Evaluating GPT's Capability in Identifying Stages of Cognitive Impairment from Electronic Health Data
Yu Leng, Yingnan He, Colin Magdamo, Ana-Maria Vranceanu, Christine S. Ritchie, Shibani S. Mukerji, Lidia M. V. R. Moura, John R. Dickson, Deborah Blacker, Sudeshna Das
TL;DR
This work investigates GPT-4o's ability to identify stages of cognitive impairment from unstructured electronic health records. Using two real-world datasets—MGH memory-clinic notes for global CDR scoring and a 3-year Medicare note set for syndromic staging (NC/MCI/dementia)—the authors evaluate zero-shot GPT-4o with and without retrieval augmentation and prompt-engineering techniques. The model achieves high agreement with clinician labels, notably a weighted kappa of 0.83 on the memory-clinic task and 0.91 (0.96 for high-confidence cases) on the Medicare task, indicating strong potential for scalable chart reviews and clinical support.
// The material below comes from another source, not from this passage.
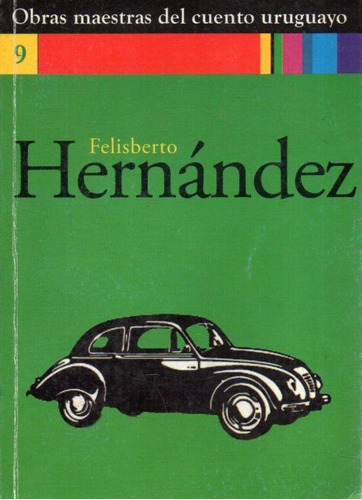 Obras Maestras Del Cuento Uruguayo Felisberto Hernandez 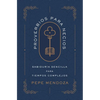 Proverbios Para Necios: Sabiduría Sencilla Para Tiempos Complejos - Paperback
However, the study also highlights biases in documentation and access, underscoring the need for multi-institution validation and bias-mitigation strategies before deployment in routine care.
Abstract
Identifying cognitive impairment within electronic health records (EHRs) is crucial not only for timely diagnoses but also for facilitating research. Information about cognitive impairment often exists within unstructured clinician notes in EHRs, but manual chart reviews are both time-consuming and error-prone. To address this issue, our study evaluates an automated approach using zero-shot GPT-4o to determine stage of cognitive impairment in two different tasks. First, we evaluated the ability of GPT-4o to determine the global Clinical Dementia Rating (CDR) on specialist notes from 769 patients who visited the memory clinic at Massachusetts General Hospital (MGH), and achieved a weighted kappa score of 0.83. Second, we assessed GPT-4o's ability to differentiate between normal cognition, mild cognitive impairment (MCI), and dementia on all notes in a 3-year window from 860 Medicare patients. GPT-4o attained a weighted kappa score of 0.91 in comparison to specialist chart reviews and 0.96 on cases that the clinical adjudicators rated with high confidence. Our findings demonstrate GPT-4o's potential as a scalable chart review tool for creating research datasets and assisting diagnosis in clinical settings in the future.